| TO DO |
Would you please copy each line of the listing that mentions "Zealand"?

Start of GIVEN DATA

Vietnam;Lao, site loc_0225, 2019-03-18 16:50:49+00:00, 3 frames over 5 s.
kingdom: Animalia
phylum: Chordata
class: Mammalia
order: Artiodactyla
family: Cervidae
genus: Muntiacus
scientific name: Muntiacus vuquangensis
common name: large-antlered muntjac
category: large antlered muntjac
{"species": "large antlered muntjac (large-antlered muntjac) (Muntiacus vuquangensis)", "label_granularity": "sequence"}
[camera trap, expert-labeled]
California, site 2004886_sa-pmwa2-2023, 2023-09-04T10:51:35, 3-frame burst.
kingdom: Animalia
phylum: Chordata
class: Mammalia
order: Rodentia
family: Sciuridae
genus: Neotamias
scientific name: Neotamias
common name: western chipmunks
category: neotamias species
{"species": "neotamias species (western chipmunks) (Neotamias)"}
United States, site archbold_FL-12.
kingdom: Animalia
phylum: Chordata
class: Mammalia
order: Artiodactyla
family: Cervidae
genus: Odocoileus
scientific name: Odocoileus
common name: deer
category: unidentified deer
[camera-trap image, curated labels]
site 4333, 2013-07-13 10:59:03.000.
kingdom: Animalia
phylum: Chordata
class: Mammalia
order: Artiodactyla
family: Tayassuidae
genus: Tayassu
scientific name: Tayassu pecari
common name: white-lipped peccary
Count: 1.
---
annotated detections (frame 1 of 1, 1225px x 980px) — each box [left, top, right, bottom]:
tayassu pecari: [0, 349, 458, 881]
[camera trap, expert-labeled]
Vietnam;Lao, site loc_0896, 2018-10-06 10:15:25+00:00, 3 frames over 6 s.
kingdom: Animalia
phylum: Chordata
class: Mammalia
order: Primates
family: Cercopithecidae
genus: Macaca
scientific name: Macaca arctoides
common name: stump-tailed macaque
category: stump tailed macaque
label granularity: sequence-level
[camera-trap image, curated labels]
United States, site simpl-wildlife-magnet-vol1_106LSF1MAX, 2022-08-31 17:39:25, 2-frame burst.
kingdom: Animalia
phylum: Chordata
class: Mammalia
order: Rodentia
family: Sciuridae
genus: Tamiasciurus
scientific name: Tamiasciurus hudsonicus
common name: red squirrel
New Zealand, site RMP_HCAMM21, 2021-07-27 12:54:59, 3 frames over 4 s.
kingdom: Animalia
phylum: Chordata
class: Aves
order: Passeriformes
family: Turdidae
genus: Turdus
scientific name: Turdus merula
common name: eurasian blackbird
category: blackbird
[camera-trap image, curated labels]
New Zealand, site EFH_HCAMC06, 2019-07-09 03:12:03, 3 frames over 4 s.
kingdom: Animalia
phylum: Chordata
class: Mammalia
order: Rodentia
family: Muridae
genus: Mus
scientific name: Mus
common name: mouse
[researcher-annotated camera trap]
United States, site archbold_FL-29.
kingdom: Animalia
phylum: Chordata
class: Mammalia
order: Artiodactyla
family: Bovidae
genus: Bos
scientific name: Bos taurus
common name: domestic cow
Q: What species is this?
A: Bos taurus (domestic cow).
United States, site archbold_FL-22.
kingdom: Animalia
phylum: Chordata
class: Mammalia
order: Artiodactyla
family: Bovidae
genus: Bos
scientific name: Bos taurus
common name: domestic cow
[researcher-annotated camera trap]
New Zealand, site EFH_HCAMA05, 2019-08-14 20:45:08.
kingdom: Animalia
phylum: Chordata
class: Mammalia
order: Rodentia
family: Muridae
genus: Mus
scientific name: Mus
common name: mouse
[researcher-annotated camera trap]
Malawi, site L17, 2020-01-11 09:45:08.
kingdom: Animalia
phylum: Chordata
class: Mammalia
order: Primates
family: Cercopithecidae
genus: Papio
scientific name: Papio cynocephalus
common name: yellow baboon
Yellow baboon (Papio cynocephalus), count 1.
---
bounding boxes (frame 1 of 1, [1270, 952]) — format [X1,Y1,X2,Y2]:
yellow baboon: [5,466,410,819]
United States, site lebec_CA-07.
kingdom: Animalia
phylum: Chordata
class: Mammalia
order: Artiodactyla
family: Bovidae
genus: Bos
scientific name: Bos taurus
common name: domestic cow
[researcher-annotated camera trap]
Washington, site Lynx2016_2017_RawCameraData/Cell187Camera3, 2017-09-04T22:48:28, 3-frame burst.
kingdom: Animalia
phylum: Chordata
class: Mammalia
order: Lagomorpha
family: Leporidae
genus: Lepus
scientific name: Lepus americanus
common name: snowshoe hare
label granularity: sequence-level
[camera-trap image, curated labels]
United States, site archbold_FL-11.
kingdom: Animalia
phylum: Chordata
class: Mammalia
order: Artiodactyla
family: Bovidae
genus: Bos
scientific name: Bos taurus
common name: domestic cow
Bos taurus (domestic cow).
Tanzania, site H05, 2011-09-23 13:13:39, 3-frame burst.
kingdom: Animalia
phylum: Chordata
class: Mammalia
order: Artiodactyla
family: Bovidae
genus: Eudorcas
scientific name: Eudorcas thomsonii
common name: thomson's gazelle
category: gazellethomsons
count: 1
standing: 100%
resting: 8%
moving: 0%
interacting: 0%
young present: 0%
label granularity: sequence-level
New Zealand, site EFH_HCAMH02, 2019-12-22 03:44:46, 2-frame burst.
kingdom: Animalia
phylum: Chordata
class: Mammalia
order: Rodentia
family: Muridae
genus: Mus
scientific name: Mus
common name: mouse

End of GIVEN DATA

| ANSWER TO THIS PROBLEM |
New Zealand, site RMP_HCAMM21, 2021-07-27 12:54:59, 3 frames over 4 s.
New Zealand, site EFH_HCAMC06, 2019-07-09 03:12:03, 3 frames over 4 s.
New Zealand, site EFH_HCAMA05, 2019-08-14 20:45:08.
New Zealand, site EFH_HCAMH02, 2019-12-22 03:44:46, 2-frame burst.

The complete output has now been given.